Pacemaker portable DJ player

We’ve seen DJ parties with iPods and now handheld remote controls for DJ software. But what about building mixing features into the portable player itself? That’s the idea of the Pacemaker, a new portable player promised for Fall.

Pacemaker site (Warning: auto-plays music)
Tonium, the mysterious manufacturers’ site

DJ features and mixing are internal to the player, and there’s rich playback support in general. You can cross-fade on the unit itself, and add effects, with dedicated headphone and line out jacks and cueing features. There’s a multi-function touch control for all these features. As a player, it looks great on paper, with a 120 GB hard drive and support for OGG, FLAC, and AAC in addition to the usual MP3, WMA, and WAV. (Apparently no line recording, which would really make this a must-have, but some of the specs are still unclear.) If they don’t botch the design somehow, I can see this appealing to electronic musicians as much as DJs.

  1. Line out and headphones crossfaders
  2. Pitch bend, cue, loop
  3. EQ, sound effects
  4. Dedicated headphones and line out jacks
  5. USB 2.0
  6. 120 GB hard drive
  7. Sound to noise ratio of > 100 dB
  8. MP3 with Variable Bit Rate, AAC, WMA, WMA lossless, OGG, FLAG, WAV
  9. 13 ms input latency
  10. 18-hour battery life; 5 hours in DJ mode
  11. Mac and PC compatible (assuming they just make it a USB Mass Storage device)
  12. Save mixes

We haven’t seen the first product yet, but they’re promising more — “a pallet of innovative products and digital services … Everyone can be the DJ!” Not everyone can be product designers and manufacturers, though, so a lot (build quality, effects quality, usability, actually shipping) depends on the shipping product.

This isn’t the first time manufacturers have talked about creating an “iPod killer for DJs.” A research team at HP had the unusual idea of building a player around a ring, with motion sensors scratching tracks and streaming to other devices for collaboration. Those ideas don’t sound so far-fetched any more, with the Wii popularizing motion control and the Zune popular– uh, implementing wireless sharing. Wearing a music player as a ring still sounds silly, though, and like many research projects, nothing came of HP’s DJammer.

Thanks to Oscar and Louis and Jaan for sending this in!

  • louis

    thanks for the post man.

    saw this about 10 minutes ago and really thought that this might get a bit of chit chat happening here :)

    not sure what the dj features would be like but damn i'd just be using it as a portable player, not to mention the amount of files i'd be able to transfer from work to home like i currently do with my ipod.

    yummy

  • anon

    "Pacemaker site (Warning: auto-plays music)"

    Thanks Peter! I hate when sites do that. It's like an auditory goatse every time… That surprise you just really didn't want…

    "Everyone can be the DJ!”

    I feel the classic De La quote coming on….

    I think stuff like this is great to give everyone a chance to try their hand at DJ'ing, but after spending 3/4 of my life living with or being around turntablists, I just don't see how anyone can seriously consider anything but vinyl for professional/performance use… We just don't have the computing power to emulate the flexibility that it allows as yet… For example, AD/DA latencies are greater than the phase difference between 2 records in tricks that DJs sometimes use, meaning that it's hard to get the phase to sit at the right amount if you're adjusting by ear…

    That said, MP3/CD/iPod DJ's have a legitimate tool on (in) their hands, it's clearly a musical instrument like any other, just as valid as turntables or a guitar. I just wish that people would realise that a guitar is a guitar, and is good for things like strumming, decks are decks, and they're good for things like turntablism, and digital devices are digital devices, and they're good for something else – not for trying to be 'the next turntable', but for being something new.

PROVIDED INFORMATION:
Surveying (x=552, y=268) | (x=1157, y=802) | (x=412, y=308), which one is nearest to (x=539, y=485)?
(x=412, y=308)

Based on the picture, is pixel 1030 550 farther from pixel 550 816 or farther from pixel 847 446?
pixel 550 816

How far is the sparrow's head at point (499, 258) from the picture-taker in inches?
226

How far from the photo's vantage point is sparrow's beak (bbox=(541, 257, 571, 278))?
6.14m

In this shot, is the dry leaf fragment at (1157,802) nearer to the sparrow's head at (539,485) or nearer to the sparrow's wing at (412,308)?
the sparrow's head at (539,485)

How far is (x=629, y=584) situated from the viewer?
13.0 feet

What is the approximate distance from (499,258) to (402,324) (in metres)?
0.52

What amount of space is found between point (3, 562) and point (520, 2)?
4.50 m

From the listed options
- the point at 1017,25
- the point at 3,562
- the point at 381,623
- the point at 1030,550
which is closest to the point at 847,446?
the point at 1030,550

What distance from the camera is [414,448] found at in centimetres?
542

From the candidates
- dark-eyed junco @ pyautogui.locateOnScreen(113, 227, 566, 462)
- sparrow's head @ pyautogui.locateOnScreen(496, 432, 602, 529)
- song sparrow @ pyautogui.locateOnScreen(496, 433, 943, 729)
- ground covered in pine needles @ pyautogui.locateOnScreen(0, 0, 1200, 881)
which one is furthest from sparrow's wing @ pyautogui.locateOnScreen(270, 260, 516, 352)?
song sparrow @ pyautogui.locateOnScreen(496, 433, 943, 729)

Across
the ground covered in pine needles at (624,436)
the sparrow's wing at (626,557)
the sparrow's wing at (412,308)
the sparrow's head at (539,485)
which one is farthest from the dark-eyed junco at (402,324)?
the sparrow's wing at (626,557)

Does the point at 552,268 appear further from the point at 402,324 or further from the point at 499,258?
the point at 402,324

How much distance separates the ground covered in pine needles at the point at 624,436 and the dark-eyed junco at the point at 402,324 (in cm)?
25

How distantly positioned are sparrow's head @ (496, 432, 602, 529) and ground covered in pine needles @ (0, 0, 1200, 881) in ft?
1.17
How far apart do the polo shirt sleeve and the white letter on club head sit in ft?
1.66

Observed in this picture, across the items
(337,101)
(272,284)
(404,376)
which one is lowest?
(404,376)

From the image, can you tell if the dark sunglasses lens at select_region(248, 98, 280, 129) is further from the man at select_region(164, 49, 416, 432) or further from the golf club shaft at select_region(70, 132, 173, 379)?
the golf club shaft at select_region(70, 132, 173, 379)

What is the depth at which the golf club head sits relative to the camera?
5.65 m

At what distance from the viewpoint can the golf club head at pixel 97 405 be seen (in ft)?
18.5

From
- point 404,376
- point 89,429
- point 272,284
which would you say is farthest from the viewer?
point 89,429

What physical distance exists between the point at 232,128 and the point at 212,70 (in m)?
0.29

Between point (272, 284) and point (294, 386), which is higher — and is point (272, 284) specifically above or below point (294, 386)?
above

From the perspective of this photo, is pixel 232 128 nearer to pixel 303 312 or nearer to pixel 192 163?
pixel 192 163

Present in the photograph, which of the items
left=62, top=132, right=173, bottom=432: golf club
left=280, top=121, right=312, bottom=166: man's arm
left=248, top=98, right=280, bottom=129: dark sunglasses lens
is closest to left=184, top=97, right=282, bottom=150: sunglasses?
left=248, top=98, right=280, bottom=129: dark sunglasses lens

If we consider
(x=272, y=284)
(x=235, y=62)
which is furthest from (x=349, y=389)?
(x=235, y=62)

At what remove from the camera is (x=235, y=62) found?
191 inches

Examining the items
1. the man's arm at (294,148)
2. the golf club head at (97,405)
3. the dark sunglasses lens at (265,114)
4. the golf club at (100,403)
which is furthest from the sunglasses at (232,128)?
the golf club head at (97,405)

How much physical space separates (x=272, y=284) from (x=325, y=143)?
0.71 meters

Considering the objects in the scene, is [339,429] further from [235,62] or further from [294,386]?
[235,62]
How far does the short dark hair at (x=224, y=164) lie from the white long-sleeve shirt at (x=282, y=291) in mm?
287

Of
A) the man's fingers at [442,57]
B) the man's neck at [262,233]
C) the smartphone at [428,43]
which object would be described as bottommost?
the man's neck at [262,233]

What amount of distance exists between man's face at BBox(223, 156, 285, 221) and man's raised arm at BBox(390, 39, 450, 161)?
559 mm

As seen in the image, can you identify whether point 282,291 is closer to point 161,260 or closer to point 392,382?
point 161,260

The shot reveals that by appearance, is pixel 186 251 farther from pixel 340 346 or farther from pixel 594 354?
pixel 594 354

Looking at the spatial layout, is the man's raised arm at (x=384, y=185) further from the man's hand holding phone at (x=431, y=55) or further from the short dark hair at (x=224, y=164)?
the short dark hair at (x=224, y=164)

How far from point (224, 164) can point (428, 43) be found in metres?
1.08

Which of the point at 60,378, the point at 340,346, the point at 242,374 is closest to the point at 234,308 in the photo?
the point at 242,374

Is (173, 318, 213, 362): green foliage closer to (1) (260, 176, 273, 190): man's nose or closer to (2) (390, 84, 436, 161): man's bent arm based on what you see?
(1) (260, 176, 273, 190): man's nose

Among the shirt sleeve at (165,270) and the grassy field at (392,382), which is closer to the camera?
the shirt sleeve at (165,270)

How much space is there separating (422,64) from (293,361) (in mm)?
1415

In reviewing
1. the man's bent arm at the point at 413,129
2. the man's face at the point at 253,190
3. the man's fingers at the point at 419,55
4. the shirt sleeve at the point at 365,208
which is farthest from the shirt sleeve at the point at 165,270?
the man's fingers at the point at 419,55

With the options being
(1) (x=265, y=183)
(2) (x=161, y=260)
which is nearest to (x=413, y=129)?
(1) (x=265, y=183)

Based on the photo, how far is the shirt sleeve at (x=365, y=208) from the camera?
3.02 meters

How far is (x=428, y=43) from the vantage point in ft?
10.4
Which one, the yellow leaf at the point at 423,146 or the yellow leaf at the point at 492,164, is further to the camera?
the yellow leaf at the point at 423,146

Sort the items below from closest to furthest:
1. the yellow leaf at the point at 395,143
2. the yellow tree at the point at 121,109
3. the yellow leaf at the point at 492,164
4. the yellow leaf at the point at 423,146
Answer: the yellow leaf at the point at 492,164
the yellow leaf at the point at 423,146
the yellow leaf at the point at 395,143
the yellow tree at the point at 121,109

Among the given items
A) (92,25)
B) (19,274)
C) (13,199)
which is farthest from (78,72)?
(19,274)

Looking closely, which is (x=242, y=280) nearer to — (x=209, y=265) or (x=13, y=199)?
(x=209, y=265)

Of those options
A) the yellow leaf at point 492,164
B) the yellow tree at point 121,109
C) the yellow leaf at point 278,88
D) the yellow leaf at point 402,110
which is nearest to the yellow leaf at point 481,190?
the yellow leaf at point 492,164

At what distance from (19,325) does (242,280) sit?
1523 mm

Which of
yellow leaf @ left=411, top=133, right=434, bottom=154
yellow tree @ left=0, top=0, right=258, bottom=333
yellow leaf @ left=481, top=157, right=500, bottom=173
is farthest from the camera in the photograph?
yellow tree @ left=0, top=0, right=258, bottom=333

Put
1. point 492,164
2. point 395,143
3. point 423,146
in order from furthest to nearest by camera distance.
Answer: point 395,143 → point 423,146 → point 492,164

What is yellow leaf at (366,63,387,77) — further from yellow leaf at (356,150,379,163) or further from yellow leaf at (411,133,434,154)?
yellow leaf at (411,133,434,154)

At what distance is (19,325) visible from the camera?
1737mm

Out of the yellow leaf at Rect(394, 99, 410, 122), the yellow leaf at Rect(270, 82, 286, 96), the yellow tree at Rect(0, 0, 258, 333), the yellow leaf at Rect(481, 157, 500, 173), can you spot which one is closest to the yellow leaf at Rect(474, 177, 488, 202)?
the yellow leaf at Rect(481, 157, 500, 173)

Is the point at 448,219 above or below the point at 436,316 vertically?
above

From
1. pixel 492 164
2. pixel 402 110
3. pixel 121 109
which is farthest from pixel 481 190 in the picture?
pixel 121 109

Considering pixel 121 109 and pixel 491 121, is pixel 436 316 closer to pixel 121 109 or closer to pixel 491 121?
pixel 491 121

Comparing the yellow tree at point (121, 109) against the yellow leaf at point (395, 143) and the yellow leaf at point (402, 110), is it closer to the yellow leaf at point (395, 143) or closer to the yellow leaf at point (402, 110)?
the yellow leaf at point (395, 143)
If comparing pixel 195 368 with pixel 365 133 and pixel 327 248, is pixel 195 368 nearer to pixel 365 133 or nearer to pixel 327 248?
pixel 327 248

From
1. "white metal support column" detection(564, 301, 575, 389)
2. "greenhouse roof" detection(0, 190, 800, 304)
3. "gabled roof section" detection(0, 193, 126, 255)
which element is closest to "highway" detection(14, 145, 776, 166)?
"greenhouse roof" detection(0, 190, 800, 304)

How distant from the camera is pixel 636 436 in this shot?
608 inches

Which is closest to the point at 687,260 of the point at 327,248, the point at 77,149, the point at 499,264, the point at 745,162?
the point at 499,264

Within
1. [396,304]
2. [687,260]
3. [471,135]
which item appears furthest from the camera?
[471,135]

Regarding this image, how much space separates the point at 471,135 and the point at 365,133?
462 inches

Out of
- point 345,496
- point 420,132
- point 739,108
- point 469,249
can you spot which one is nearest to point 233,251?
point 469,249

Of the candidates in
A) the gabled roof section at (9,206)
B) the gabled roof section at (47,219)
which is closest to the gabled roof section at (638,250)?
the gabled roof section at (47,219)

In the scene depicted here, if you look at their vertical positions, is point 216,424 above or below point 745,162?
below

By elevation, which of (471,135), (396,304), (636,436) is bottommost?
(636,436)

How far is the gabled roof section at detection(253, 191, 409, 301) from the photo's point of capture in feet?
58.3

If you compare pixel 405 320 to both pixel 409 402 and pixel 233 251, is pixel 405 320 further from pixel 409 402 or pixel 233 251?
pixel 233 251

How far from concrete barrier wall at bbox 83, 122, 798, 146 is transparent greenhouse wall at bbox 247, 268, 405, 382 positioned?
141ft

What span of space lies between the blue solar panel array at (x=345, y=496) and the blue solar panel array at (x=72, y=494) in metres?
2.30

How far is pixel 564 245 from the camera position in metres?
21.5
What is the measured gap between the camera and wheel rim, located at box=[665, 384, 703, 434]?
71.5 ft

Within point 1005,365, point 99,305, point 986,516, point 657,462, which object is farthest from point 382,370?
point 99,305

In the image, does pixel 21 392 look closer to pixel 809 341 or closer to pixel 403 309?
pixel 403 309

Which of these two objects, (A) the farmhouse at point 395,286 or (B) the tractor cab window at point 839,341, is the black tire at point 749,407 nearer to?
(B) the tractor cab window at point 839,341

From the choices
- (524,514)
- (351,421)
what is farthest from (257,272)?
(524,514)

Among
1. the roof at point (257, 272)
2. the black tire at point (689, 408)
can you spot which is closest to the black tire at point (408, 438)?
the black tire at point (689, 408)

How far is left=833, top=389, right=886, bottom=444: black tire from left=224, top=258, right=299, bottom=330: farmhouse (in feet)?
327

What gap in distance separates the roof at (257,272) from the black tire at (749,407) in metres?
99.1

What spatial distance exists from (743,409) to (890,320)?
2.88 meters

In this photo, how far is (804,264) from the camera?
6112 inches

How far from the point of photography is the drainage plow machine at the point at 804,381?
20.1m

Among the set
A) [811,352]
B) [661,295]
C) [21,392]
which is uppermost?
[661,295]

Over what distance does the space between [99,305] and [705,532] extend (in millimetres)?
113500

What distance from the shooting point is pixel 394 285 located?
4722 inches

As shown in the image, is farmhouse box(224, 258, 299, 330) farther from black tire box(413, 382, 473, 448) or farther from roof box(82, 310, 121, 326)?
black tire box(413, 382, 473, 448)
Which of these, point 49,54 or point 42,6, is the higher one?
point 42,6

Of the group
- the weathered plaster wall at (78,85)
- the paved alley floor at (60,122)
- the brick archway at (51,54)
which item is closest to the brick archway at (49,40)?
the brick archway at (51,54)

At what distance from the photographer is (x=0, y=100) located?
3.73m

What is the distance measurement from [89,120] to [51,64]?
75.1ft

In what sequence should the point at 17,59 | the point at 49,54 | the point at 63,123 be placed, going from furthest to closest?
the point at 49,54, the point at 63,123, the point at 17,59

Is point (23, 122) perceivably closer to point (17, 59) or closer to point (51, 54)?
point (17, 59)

PROMPT 1: Write out the stretch of the Pacemaker post from "Thanks to Oscar" through "with my ipod.", substituting "discussion" for "chit chat".
PROMPT 2: Proceed with the Pacemaker post from the point where it stops.
The records are separate from the Pacemaker post.

WRITTEN REPLY 1:
Thanks to Oscar and Louis and Jaan for sending this in!

  • louis

    thanks for the post man.

    saw this about 10 minutes ago and really thought that this might get a bit of discussion happening here :)

    not sure what the dj features would be like but damn i'd just be using it as a portable player, not to mention the amount of files i'd be able to transfer from work to home like i currently do with my ipod.

WRITTEN REPLY 2:
    Taking my phase example from before, the same argument could be flipped around – while it could be hard to find a certain phase difference by ear, a digital device could be precisely set to play tracks out of phase by a certain frequency, and that frequency could be controlled with a great deal of precision in real time with a knob – and you sure as heck can't do that on a turntable!

    Similarly, there's the trick where turntablists lift the tonearm and move the needle to drop it directly in place, to do a 'recycle'/beat chopper thing…. Just imagine the lengths to which this could be taken with a digital device, you could do some crazy things… Certainly beyond the capabilities of decks.

    The point I'm trying to get to is that if digital devices really want to be taken seriously, the people making them need to realise that they are not building the next SL1200, they're building a new device, and start coming up with some new ideas to match that technology.

    If you want historical evidence… Just look at the 303. People are still laughing at the mere thought of using it in place of a real bass guitar as it was intended, but the few new features it brought with it have kept it famous for decades… That was an accident, but there's no reason it can't be done deliberately ;)

  • http://www.createdigitalmusic.com Peter Kirn

    Yeah, I agree absolutely … well said.

    This does appear like it might be useful as a replacement for less-capable music players, and as an accessory to other music-making equipment. The only thing that would kill that: if this thing is absurdly expensive, which it may be. Or if it doesn't work well. We'll have to see.

  • Michael Una

    Any word about DRM?

    It would be nice to see a high-performance, high-capacity .mp3 player without ridiculous copy-protection. If this thing functioned more like a read/write hard drive that also played files, they'd be head and shoulders above the competition already.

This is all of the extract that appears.